A mon sens, cette catégorie médicale devrait être mieux valorisée car beaucoup d’actes qu’elle fournit, notamment d’ordre social, ne sont pas rémunérés. Il est toutefois logique, car la collectivité paie leur formation, que les médecins, s’engagent pour la population.

Au-delà, vous semblez vouloir construire un véritable réseau de santé? 
Il est important d’optimiser les interactions entre médecins, institutions privées et publiques pour un meilleur suivi des patients tout en maîtrisant les coûts de la santé.

 

Remplacer les médecins à la retraite

Trois questions à Michel Matter, président de l’Association des médecins genevois (AMGe)
L’assouplissement de la clause du besoin est un soulagement?
Nous avons toujours défendu qu’une régulation du nombre de médecins sur le canton de Genève est indispensable. C’est dans cet état d’esprit que nous nous engageons pour permettre à la population d’avoir la meilleure prise en charge possible. La levée de la clause du besoin pour la médecine de premier recours ainsi que pour la pédopsychiatrie est accueillie comme une évidence en raison des demandes de consultations de plus en plus importantes. Nous saluons cette avancée et la volonté de collaboration du Conseiller d’État. La notion de sous-spécialités devra être prépondérante dans l’attribution des droits de pratique à charge des assureurs pour pouvoir au mieux couvrir les exacts besoins en soins.

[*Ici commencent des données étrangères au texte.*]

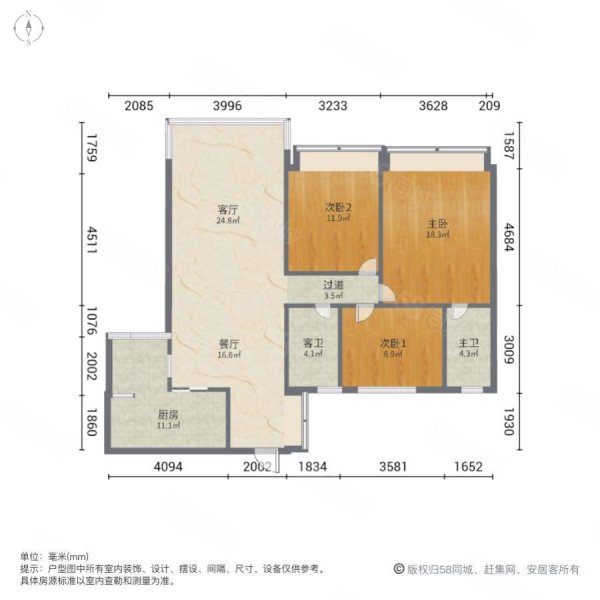 碧桂园爱莲府3室2厅2卫120㎡南北93万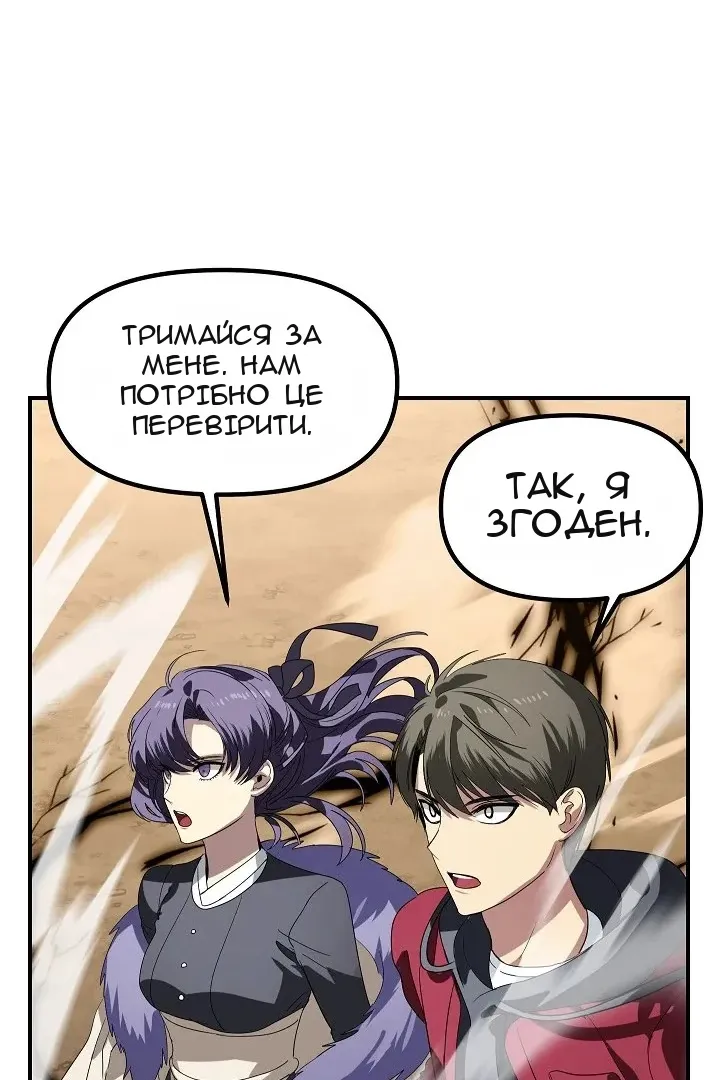 Сторінка 14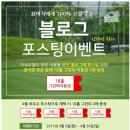 (주)아세코 이미지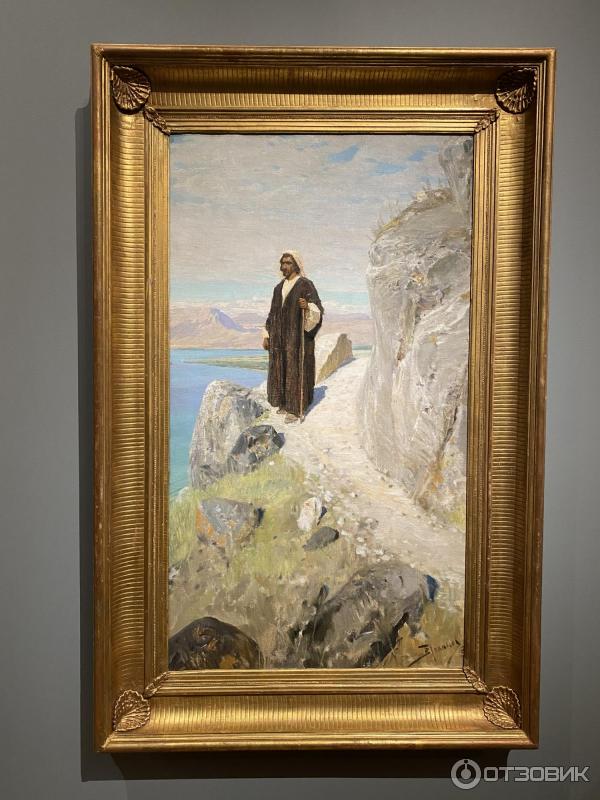 Иисус христос картина в третьяковке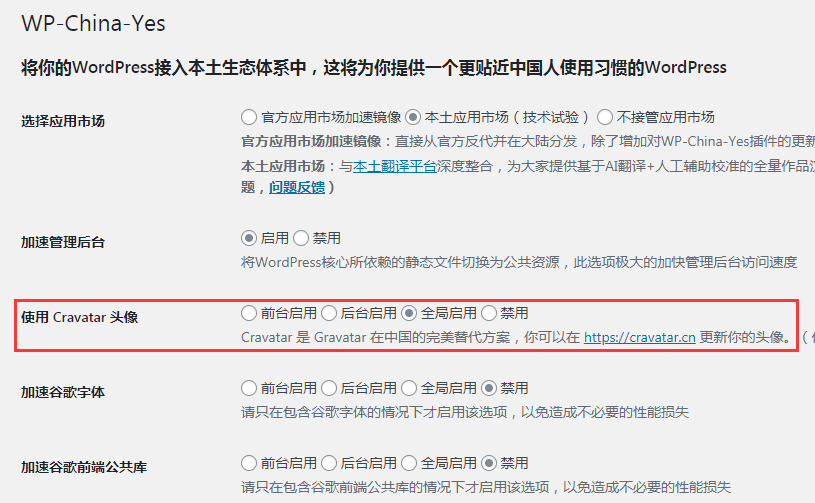 Cravatar：解决Gravatar公共头像服务无法访问的问题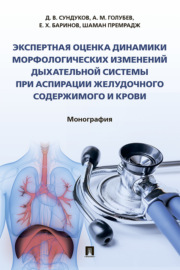 Экспертная оценка динамики морфологических изменений дыхательной системы при аспирации желудочного содержимого и крови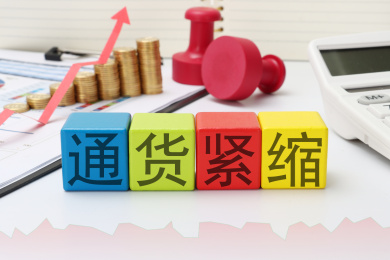 通缩，通货紧缩概念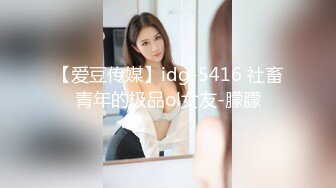 大学女厕全景偷拍多位漂亮的小姐姐嘘嘘 各种各样的美鲍鱼完美呈现 (2)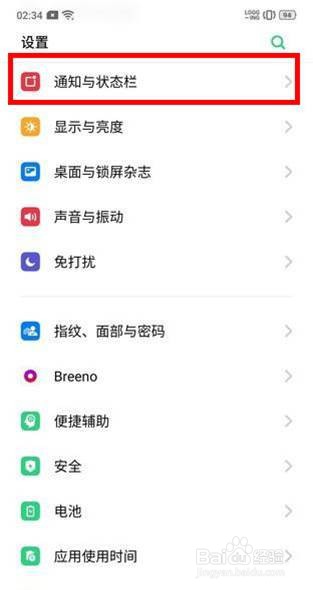OPPO Reno3微信没有提示音怎样解决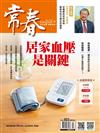 常春月刊 2月號/2025 第503期：居家血壓是關鍵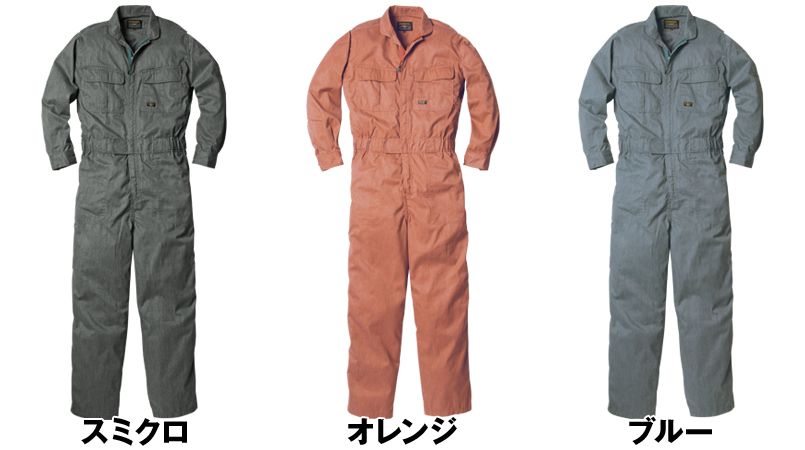 色展開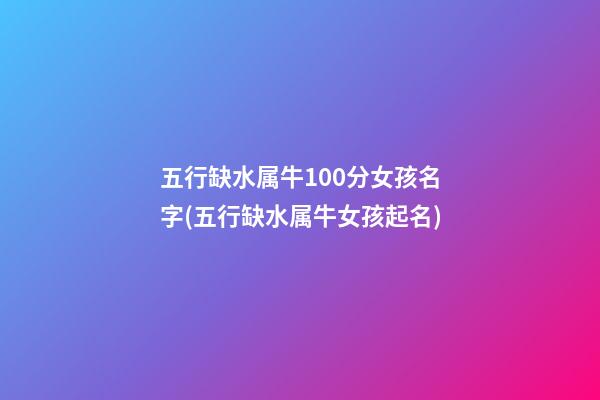 五行缺水属牛100分女孩名字(五行缺水属牛女孩起名)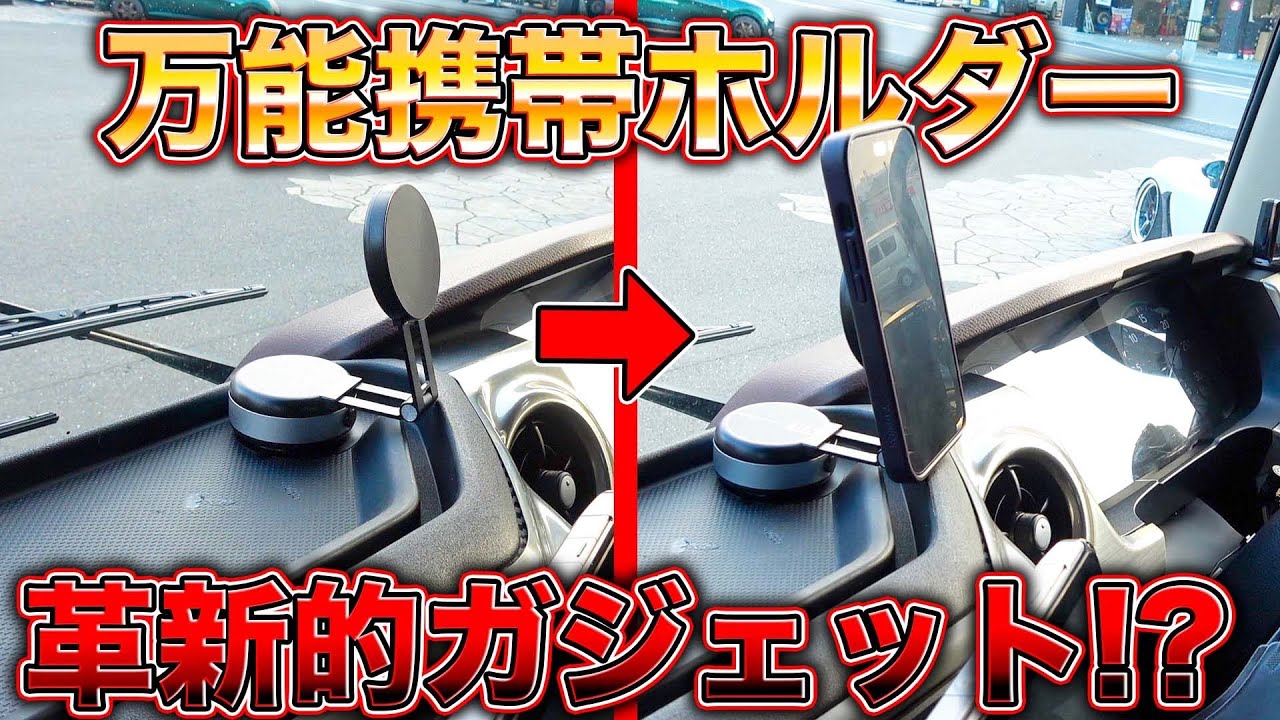 これ一択！過去1便利な車屋がオススメするスマホホルダー発見！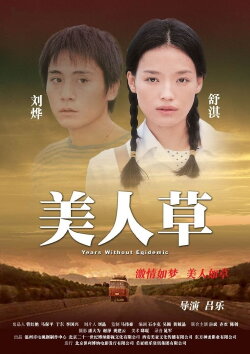 The Foliage (2004)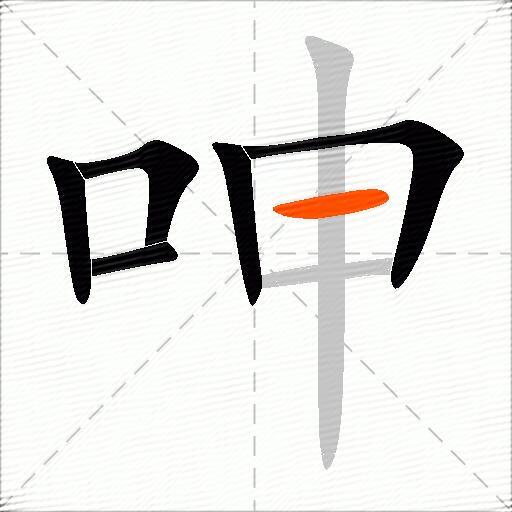 呻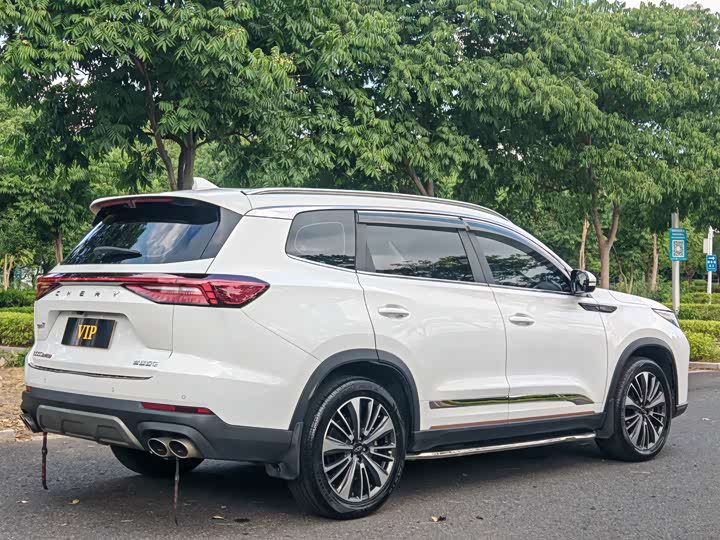 Chery Tiggo 8 Pro, 2024 — фото 4 из 9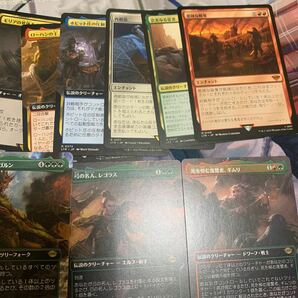 【スピード/匿名配送/同梱可】MTG 指輪物語のみ レア・神話レア  100枚 まとめ売り LTR LTC 拡張アート ショーケース bxの画像5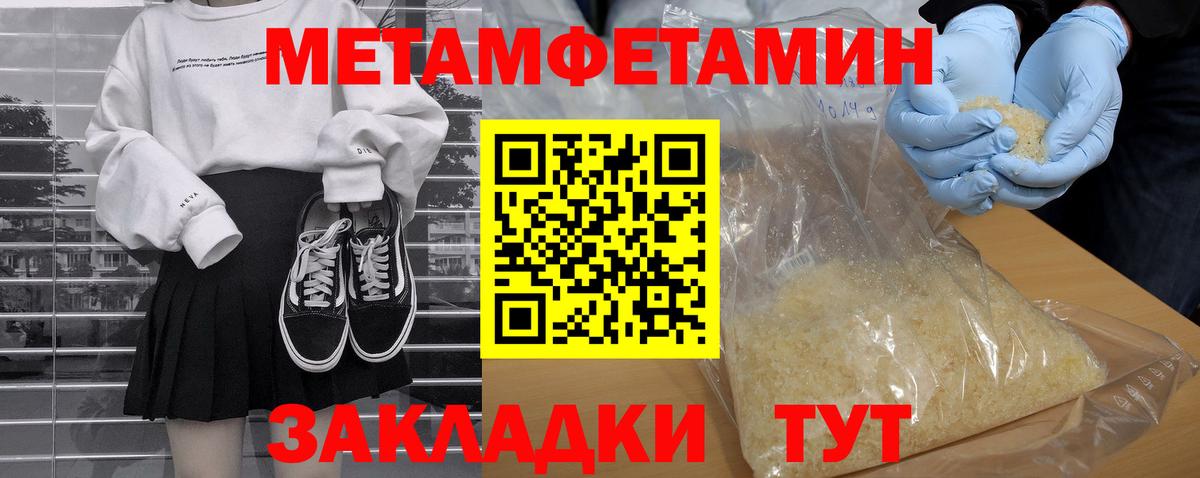 Можга  АМФЕТАМИН  Вход с VPN  Amphetamine Розовый 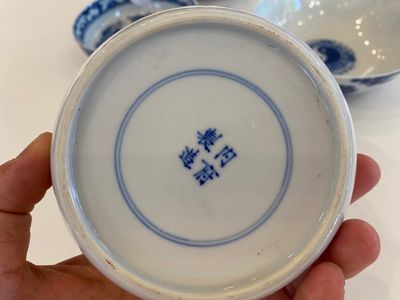 Five Chinese blue and white bowls, 19/20th C. — photo 3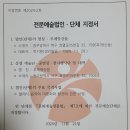 [공지] 경 ★ 루체앙상블 광주광역시 전문예술단체 지정 ★ 축
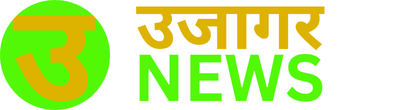 Ujagar News Transparent Logo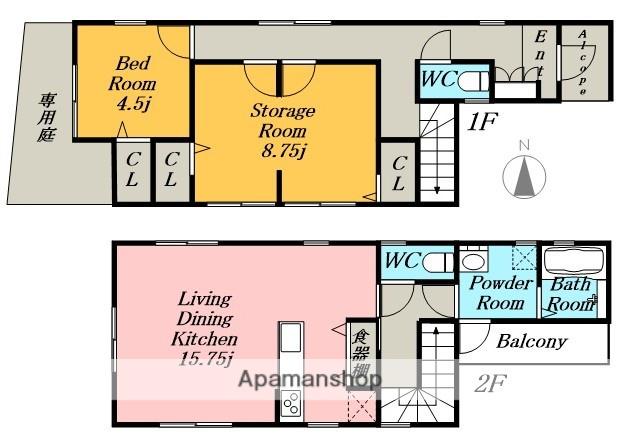 名古屋市東山線 中村公園駅 徒歩19分 2階建 築5年(2LDK)の間取り写真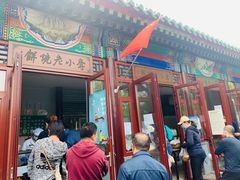 门面-李小老烧饼(常营民族家园店)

Pensez-vous que les médecins de ville vont adhérer aisément à la mesure d’astreinte ?
Il sera indispensable de définir avec précision la demande. Ensuite, selon les exigences du terrain et l’offre actuelle, nous pourrons ensemble établir le cadre précis de la garde. Il ne faut pas oublier qu’en journée un nombre conséquent de patients sont examinés en urgence ou sont pris en charge rapidement dans les cabinets et centres médicaux établis en ville. La garde ne concernera sans doute pas toutes les spécialités ni tous les médecins d’une spécialité. Ces contours seront définis en commun avec le Département au cours des prochains mois. En attendant la mise en œuvre d’une ligne téléphonique d’urgence ouverte toute l’année pour diriger les demandes de rendez-vous rapides, un service téléphonique sera actif pendant les Fêtes de fin d’année.

La levée partielle de la clause du besoin s’applique jusqu’en 2025. Et au-delà? Quel avenir pour étudiants en médecine?
L’avenir de nos jeunes collègues nous pousse à être des partenaires crédibles et à nous opposer à toute forme d’asymétrie entre la ville et les institutions. Il est essentiel de maintenir l’indépendance des médecins et le libre choix des professionnels de la santé, ce que le peuple a, par deux fois, plébiscité. Genève aura fait deux exercices pleins pour identifier l’offre médicale réelle afin de mieux poursuivre le remplacement des nombreux collègues qui partiront à la retraite ou effectuer les ajustements dans les spécialités et sous-spécialités concernées. Cette souplesse du système devra perdurer.